Chinese media has shared footage showing 20 people celebrating as they leave a hospital after recovering from the coronavirus.
n 11-second clip was shown on the state-run TV channel and purportedly shows former patients from the Jinyintan Hospital, in Wuhan, walking out the hospital after being discharged.
The people in the video can be seen celebrating and flashing peace signs to the gathered reporters while wearing face masks.
Earlier this week, a 23-year-old man was reported to be the first person to overcome the deadly virus, according to authorities in China.
The official coronavirus death count stands at 259 – all of whom died in China. Officials have said almost 12,000 cases have been confirmed in the country, while 22 other countries have also announced confirmed cases.
Two cases have been confirmed in the UK and both are currently receiving specialist treatment in Newcastle.
Professor Chris Whitty, chief medical officer for England, said: “We can confirm that two patients in England, who are members of the same family, have tested positive for coronavirus.

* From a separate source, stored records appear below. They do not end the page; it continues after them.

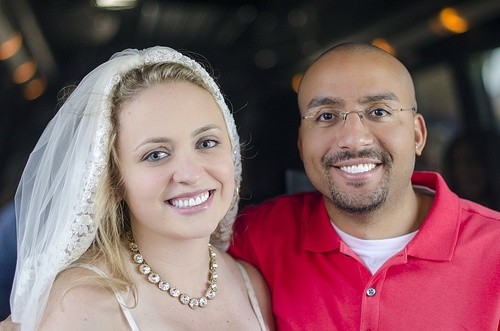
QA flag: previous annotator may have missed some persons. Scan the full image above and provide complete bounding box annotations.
[10,45,277,331]
[0,42,500,331]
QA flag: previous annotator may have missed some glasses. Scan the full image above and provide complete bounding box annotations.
[301,103,417,125]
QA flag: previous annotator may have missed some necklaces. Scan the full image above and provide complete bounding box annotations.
[121,219,219,310]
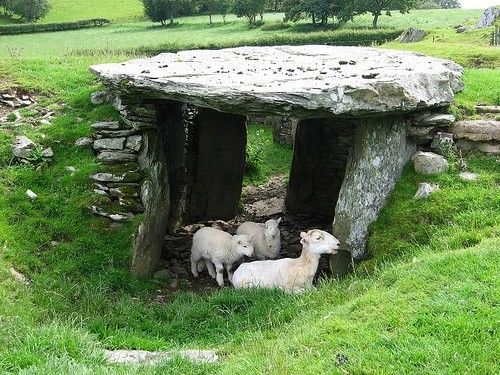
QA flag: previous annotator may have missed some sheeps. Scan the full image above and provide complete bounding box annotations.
[231,228,341,295]
[189,226,255,287]
[235,216,283,262]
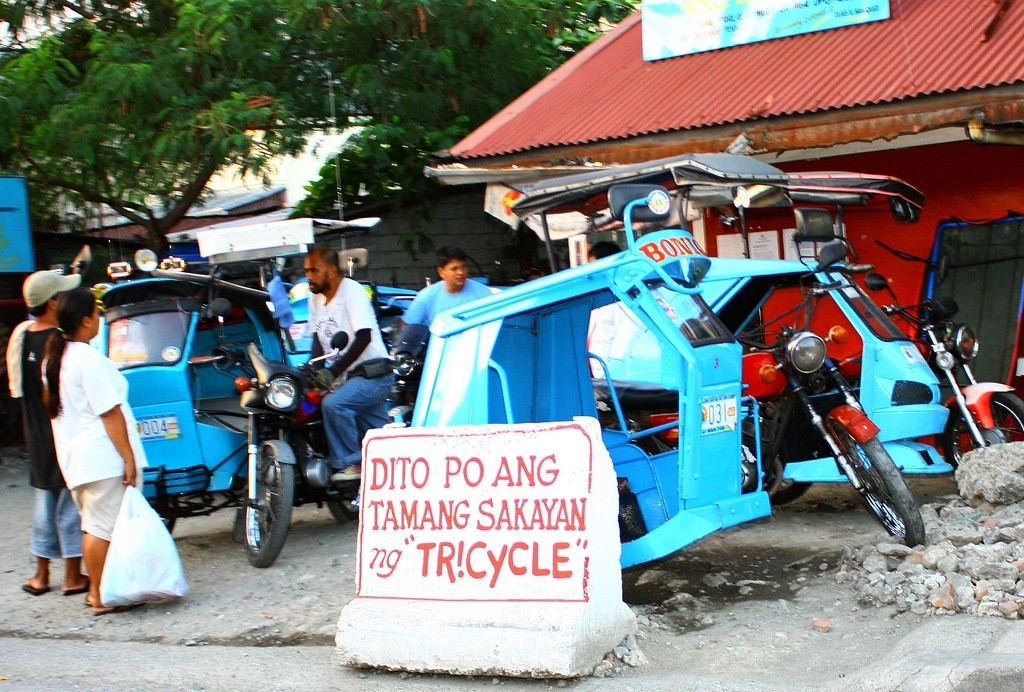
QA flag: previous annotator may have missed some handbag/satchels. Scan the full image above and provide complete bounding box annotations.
[347,357,393,379]
[99,486,189,605]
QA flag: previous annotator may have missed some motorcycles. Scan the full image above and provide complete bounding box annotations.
[87,151,1024,569]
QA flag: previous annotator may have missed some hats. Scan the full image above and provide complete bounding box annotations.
[23,270,81,308]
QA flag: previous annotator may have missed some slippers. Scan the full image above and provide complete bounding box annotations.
[64,576,89,595]
[21,579,51,595]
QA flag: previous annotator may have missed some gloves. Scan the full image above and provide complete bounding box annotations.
[312,368,334,391]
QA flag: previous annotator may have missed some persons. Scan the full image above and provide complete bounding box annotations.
[303,247,394,509]
[587,241,621,263]
[42,286,147,616]
[8,270,91,596]
[390,245,492,358]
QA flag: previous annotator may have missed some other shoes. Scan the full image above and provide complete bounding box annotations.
[92,607,114,615]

“The patients are receiving specialist NHS care, and we are using tried and tested infection control procedures to prevent further spread of the virus.
“The NHS is extremely well-prepared and used to managing infections and we are already working rapidly to identify any contacts the patients had, to prevent further spread.
“We have been preparing for UK cases of novel coronavirus and we have robust infection control measures in place to respond immediately.
“We are continuing to work closely with the World Health Organisation and the international community as the outbreak in China develops to ensure we are ready for all eventualities.”
The pair had stayed at the Stacycity apart-hotel in York when medics were called in and they were taken to a hospital in Hull; they were then transferred to a specialist unit in Newcastle.
Professor Whitty has said there’s ‘a high chance people would get better’.
He told the BBC: “A lot of people will end up with a relatively minor disease.”